2d arrays! help 3

[codegrl]

Hello, I am new to this forum but maybe you guys can help me


I have an array:
arrNums = 122379, 198702, 102884, 109231;

now this arrNums resets itself for every post on the page (there might be 4-5 posts on every page) and there might be repeating numbers in each of these posts. I need to write a 2d array myArray['num'] storing numbers and myArray['count'] storing count of each time the number has occured.

arrNums = 122379, 198702, 102884, 109231;

for (i=0; i<arrNums.length; i++){
for (j=0; j<myArray['num'].length; j++){
if (myArray['num'][j] == arrNums) // if this number already exists then increment count
myArray['num'] = arrNums; // otherwise set the new number


}


I know I am doing it completely wrong but i desperately need help! : )

 

[dwarfthrower]

By 'posts' do you mean http posts back to a server or comments that users might have made such as this one?

From what I can understand you want to take a single dimensioned array of numbers and convert it into an array of two-element arrays where the first element is always the number from the first array and the second is the number of times that it appears in the first array.

var oldArray = [1,2,3,4,5,6,7,8,9,1,3,5,7,9,3,6,9];
var newArray = new Array();
for(var i = 0; i < oldArray.length; i++){
 var numFound = false;
 for(var j = 0; j < newArray.length; j++){
  if(newArray[j][0] == oldArray[i]){
   numFound = true;
   newArray[j][1]++;
   break;
  }
 }
 if(!numFound){
  newArray[newArray.length] = [oldArray[i], 1];
 }
}
alert("Counted Array:\n" + newArray);

_{Never be afraid to share your dreams with the world.
There's nothing the world loves more than the taste of really sweet dreams.}
Webflo

 

[trollacious]

How about using objects something like this:

arrNums = [122379, 198702, 102884, 109231]; 
numberObj = new Array();
numberObj[0] = {number: arrNums[0], count: 1};

for (i=0; i<arrNums.length; i++)
  {
  var duplicate = false;
  for (j=0; j<numObj.length; j++)
    {
    if (numObj[j].number == arrNums[i])
      {
      duplicate = true;
      break;
      }
    }
  if (duplicate == true)
    {
    numObj[j].count++;
    }
  else
    {
    j = numOjb.length;
    numObj[j] = {number: arrNums[i]; count: 1};
    }
  }
}

Lee

 

[Lowet]

Lee,
you wrote numberObj and later in script numObj.
justa a notice..

- Lowet

[gray]Why can't all browsers parse pages the same way? It should be the Web designer who decides how to display the content, not the browser![/gray]

 

[codegrl]

wow Brilliant.
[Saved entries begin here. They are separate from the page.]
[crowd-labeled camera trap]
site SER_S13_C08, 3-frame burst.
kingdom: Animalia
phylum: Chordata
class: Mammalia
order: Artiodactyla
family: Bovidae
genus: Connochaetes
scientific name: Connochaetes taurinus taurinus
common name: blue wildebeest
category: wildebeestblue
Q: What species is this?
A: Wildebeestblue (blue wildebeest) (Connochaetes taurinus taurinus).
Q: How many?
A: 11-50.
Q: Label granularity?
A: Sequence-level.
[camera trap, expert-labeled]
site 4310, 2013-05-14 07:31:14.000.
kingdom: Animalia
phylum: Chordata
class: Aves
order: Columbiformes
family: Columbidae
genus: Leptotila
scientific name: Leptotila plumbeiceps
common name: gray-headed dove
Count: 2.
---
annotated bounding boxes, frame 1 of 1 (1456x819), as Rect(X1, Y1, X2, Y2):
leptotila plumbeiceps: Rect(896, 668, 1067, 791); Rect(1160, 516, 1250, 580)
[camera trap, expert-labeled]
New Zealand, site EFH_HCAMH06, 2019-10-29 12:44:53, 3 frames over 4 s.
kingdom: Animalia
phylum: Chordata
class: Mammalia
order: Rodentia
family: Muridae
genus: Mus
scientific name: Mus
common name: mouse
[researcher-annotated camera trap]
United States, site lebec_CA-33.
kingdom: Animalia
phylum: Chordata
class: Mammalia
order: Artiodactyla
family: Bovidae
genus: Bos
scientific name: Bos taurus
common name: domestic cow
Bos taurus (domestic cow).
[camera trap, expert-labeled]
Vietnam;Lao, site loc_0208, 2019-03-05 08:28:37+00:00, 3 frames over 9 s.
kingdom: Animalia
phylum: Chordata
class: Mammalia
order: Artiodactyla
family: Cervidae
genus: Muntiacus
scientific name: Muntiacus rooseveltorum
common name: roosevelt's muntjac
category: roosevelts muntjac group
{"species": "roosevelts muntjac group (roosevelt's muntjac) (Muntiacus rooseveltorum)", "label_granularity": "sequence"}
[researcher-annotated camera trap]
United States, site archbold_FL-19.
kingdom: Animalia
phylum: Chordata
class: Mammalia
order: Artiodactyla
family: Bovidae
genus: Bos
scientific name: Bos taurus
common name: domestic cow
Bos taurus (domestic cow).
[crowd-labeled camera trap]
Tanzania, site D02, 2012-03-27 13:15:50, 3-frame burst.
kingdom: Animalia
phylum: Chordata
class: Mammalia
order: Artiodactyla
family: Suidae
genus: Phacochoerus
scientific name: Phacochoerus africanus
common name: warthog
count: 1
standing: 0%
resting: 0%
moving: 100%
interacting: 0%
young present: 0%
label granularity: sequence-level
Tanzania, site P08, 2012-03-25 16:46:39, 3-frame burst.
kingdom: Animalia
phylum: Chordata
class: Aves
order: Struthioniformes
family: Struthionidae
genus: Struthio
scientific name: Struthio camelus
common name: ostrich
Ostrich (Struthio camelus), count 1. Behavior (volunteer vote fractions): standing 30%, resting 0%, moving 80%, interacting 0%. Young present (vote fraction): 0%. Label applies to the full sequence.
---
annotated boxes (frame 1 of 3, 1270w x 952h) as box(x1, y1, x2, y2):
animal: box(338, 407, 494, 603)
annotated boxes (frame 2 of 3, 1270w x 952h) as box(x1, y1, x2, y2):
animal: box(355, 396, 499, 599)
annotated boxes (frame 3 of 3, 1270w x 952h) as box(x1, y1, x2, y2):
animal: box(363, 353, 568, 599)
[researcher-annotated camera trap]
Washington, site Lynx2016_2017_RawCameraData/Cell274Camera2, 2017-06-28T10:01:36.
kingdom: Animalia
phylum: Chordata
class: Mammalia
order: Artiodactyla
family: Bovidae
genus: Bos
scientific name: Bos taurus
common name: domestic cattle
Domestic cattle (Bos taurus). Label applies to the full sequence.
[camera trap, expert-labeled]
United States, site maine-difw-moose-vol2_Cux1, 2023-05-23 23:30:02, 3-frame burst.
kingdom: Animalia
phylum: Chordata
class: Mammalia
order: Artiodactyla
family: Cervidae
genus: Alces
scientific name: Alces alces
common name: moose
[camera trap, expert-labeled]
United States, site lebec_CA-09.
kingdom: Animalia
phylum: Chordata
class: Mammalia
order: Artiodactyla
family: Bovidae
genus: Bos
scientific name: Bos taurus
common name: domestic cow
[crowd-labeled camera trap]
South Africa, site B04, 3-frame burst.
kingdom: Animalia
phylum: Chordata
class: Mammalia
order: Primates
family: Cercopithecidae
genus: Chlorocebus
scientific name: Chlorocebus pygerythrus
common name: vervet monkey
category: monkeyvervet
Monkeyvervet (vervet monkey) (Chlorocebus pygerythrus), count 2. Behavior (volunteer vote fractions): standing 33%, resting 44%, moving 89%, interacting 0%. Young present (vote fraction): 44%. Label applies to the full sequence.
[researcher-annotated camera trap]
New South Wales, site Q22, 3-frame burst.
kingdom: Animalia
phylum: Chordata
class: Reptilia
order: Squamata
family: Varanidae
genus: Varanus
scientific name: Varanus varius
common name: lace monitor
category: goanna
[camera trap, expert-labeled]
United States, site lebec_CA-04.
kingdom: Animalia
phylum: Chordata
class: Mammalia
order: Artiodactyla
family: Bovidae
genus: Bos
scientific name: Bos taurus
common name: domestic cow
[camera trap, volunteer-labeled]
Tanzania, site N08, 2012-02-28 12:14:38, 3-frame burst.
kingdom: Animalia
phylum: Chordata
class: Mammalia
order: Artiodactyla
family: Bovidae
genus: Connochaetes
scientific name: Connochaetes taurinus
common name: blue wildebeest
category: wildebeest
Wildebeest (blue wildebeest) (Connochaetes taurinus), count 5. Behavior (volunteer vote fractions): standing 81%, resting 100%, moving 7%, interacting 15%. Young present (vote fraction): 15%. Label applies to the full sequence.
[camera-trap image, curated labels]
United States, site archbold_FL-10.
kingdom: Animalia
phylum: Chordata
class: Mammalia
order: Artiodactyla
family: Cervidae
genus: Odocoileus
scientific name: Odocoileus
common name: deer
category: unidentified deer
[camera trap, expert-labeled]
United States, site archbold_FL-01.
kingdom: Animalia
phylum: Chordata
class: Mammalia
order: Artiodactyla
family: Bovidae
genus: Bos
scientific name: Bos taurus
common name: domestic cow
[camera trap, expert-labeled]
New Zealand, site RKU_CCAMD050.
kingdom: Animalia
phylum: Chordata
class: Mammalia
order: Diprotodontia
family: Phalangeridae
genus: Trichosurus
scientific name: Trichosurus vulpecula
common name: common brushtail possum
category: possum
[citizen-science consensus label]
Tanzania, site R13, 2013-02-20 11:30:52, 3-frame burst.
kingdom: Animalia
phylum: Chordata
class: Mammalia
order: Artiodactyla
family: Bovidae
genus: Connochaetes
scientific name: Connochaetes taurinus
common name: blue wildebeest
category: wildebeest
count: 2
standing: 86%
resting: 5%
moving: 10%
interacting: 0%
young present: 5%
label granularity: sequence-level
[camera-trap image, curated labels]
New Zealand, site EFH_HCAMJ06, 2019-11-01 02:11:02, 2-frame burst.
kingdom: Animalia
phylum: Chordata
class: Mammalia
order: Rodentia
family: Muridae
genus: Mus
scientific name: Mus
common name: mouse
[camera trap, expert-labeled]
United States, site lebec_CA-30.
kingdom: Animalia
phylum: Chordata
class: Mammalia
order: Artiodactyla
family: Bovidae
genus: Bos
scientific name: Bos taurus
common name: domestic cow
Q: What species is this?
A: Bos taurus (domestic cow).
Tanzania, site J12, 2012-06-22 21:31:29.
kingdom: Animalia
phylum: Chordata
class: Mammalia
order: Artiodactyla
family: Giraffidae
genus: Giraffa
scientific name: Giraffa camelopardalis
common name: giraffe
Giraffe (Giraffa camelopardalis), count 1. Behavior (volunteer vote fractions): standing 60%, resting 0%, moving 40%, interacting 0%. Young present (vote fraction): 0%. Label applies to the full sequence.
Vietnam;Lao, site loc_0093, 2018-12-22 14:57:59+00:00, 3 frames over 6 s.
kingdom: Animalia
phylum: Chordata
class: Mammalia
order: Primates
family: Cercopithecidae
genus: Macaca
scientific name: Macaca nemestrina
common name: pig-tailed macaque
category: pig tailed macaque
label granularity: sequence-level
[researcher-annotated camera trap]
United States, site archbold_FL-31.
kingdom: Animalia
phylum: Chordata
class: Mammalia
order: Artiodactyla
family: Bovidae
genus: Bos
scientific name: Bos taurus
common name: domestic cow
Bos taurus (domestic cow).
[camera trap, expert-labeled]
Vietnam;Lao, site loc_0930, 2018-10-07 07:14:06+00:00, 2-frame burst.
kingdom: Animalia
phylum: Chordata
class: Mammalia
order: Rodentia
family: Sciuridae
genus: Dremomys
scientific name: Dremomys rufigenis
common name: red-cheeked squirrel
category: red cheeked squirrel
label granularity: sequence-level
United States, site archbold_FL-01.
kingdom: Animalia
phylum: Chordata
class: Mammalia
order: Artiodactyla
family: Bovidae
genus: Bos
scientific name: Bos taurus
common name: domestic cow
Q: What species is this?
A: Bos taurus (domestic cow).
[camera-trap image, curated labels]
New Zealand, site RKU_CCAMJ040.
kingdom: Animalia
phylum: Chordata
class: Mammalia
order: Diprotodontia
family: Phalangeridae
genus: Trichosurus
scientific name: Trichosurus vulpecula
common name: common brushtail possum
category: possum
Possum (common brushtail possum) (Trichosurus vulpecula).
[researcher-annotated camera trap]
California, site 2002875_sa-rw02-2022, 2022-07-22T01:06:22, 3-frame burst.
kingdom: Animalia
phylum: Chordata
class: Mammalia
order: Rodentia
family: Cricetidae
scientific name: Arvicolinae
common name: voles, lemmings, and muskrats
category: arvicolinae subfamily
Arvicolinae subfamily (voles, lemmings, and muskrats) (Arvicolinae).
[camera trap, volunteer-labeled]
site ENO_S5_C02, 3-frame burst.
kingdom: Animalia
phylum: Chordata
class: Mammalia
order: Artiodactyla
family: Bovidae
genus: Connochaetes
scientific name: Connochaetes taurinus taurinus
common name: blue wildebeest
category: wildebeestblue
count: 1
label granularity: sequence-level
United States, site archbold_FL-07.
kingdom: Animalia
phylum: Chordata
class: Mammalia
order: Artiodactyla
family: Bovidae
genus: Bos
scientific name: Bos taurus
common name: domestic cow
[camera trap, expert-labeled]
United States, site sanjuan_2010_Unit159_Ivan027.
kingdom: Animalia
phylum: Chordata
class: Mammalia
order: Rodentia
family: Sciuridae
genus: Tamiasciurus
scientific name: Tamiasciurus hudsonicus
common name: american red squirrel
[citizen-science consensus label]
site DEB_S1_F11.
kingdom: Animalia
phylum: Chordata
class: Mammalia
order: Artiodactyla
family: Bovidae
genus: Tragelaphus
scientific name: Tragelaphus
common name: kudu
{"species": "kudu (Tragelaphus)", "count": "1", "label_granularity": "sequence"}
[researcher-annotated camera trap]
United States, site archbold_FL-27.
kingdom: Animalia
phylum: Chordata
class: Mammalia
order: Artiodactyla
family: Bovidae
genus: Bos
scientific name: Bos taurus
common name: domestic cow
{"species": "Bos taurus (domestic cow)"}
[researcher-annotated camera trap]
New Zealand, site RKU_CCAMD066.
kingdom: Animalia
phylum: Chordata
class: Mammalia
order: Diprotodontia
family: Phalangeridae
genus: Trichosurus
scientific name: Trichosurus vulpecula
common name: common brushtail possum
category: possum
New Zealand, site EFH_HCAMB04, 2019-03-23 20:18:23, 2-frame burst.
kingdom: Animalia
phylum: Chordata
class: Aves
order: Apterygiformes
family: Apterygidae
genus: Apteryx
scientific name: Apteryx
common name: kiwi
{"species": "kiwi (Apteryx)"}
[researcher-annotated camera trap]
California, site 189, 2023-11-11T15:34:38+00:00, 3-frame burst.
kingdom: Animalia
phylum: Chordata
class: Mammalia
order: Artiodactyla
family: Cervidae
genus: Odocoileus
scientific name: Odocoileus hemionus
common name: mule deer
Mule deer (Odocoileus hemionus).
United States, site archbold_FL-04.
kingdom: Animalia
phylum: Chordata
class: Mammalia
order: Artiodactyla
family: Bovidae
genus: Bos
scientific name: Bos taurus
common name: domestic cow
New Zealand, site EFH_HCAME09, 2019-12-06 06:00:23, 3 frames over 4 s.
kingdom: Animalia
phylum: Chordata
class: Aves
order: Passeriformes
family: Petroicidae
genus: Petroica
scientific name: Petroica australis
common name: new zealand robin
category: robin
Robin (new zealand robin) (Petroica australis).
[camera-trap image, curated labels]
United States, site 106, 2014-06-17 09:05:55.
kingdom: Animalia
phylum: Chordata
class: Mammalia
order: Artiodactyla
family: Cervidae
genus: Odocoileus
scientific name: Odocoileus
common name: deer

Thank you guys!
dwarfthrower, thats exactly what i needed but couldnt write the code myself.

trollacious, I want to start using the oo approach more but its harder to understand for me. So you are assigning properties such as count to this numberObj[0] and giving it the value of the arrNums[0] right? and then you are looping through this objects elements and comparing it to arrNums elements to see for duplicates?

dwarfthrower, what if I have lets say 5 articles on the page and each of those articles have an oldArry. so the value of the oldArry resets itself 5 times on a page and I still wanna be able to get all of the numbers for every occurance and assign them to the newArry. Will this method still work if run this after every occurance of the oldArry or will it overwrite stuff?

 

[codegrl]

I just tested it and it works if the value of the oldArry is reset again and again.

 

[trollacious]

Yes, you understand what I did correctly. First you assign the first element in arrNums to an object (created on the fly) that has 2 properties number and count. The object's number property is the number, and the count is 1.

Then the loop goes through the array of numbers and checks the array of existing objects for that number. If it exists, the variable duplicate is changed to true and you exit the loop. If the loop completes without finding the number in one of the objects, a new object is created in the array and that number added to it, with the count set to 1.

Lowet, thanks for catching that error. I was coming up with the code on the fly and didn't check it that well, as you noticed. Sometimes you gotta leave something for the person who asked the question to take care of. #

Lee

 

[Lowet]

Hehe, it's easy to make such errors when you try to write a script fram scratch as fast as possible

- Lowet

[gray]Why can't all browsers parse pages the same way? It should be the Web designer who decides how to display the content, not the browser![/gray]

 

[codegrl]

Thanks Lee, i understand better now and will play with this! : )